PROVIDED TEXT:
Take note of these Computational Thinking elements of Planarity.
Solving this problem has an important real-world application. When engineers create a circuit or a computer chip, they have to figure out how to best lay out the components so that the necessary connections can be joined without having those connections cross over each other.
A graph is a collection of nodes (vertices) and lines (edges), where each edge connects two vertices. This is a different meaning for the other kinds of graphs that you learned at school, and draw in a Spreadsheet.
Not all graphs can be embedded in a plane (i.e. drawn on a piece of paper, without any lines crossing). Graphs that can be drawn on a plane without any lines crossing are called planar.
So this program only generates random graphs that are solvable. One of the most simple graphs that cannot be planarized has just 6 nodes: 3 houses, and 3 utility supply substations for electricity, water and gas. It is impossible to connect each house to each utility without getting at least one line crossing another. (You can even curve or squiggle your lines - it cannot be done!) See the diagram of some planar and non-planar graphs at http://en.wikipedia.org/wiki/Planar_graph
Some problems are really difficult to solve, but once you have a solution, the solution is very easy to check. One particular family of problems which are "hard-to-solve / easy-to-check" are called the NP Complete problems. Finding a planarization of a graph (what this game asks you to do) is one of these.

EXPLORE THE MATERIAL:
A. In the Planarity passage, how many nodes does one of the simplest graphs that cannot be planarized have?
B. Summarize the Planarity passage in two sentences.
C. Continue the Planarity passage from where it stops.

RAW DATA:

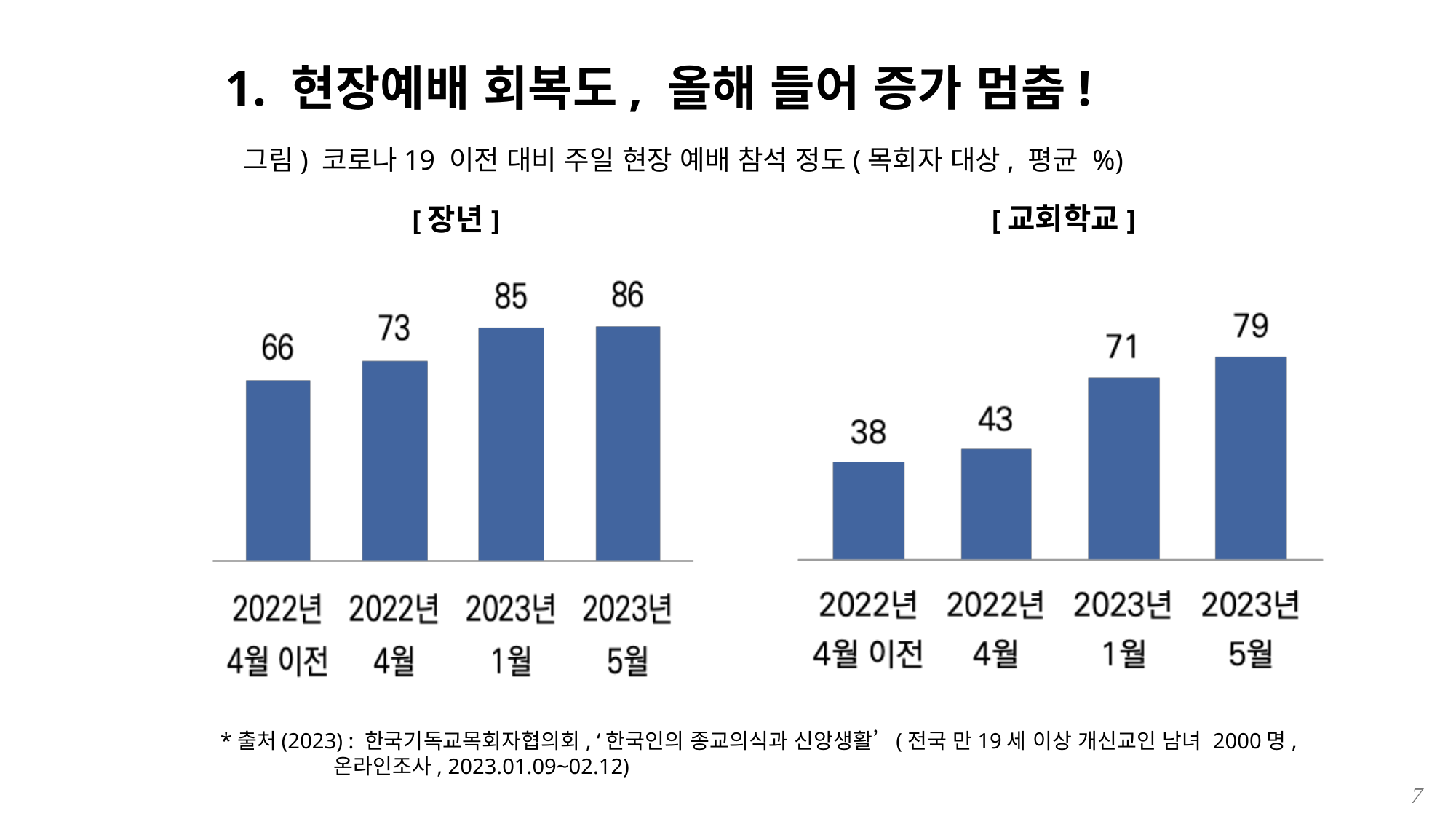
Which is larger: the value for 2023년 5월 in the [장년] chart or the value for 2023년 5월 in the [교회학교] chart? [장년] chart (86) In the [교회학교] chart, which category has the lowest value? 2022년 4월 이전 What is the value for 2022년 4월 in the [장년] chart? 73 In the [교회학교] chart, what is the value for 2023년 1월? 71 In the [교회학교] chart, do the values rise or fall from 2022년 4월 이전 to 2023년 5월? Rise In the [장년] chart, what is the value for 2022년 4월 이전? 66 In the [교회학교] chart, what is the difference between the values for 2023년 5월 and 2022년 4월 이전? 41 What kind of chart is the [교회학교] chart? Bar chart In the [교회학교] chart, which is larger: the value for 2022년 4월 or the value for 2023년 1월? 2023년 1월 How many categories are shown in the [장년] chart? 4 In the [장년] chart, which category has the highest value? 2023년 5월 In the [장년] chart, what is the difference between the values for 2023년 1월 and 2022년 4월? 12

ANSWERS FOR EACH ITEM:
A. It has 6 nodes: 3 houses and 3 utility supply substations for electricity, water and gas.

B. A graph is a collection of nodes connected by edges, and a graph that can be drawn on a plane without any lines crossing is called planar, a problem with real-world use in laying out circuits and computer chips. Not every graph can be planarized, and finding a planarization is one of the NP Complete problems, which are hard to solve but easy to check.

C.
Although there are algorithms for solving this problem, they're difficult, and take too long to calculate. In cases like this we often look for some "rules of thumb" that will "probably" help get you closer to a solution. (The technical name for a rule of thumb is a "heuristic".) What step-by-step advice would you give a friend who wanted to know how you approached untangling these graphs?
There is an interesting relationship between the level of the game, and the the number of nodes in the graph that is generated. So at level 1, we always get 6 nodes. Level 2 gives 10 nodes ... (and you can count the others yourself.) Find a formula to calculate how many nodes a puzzle at level N will have.
Go back and count the edges of the graph at different levels. Find a formula to calculate how many nodes a puzzle at level N will have.
This game is popular on the internet. Check out thesee two videos of people solving really tough planarity problems:
Solving level 19. What is really interesting here is his algorithm. He leaves the "unhandled" nodes in the outer ring. Then he builds a "necklace" of nodes on the next innermost ring, and then another ring inside that, etc.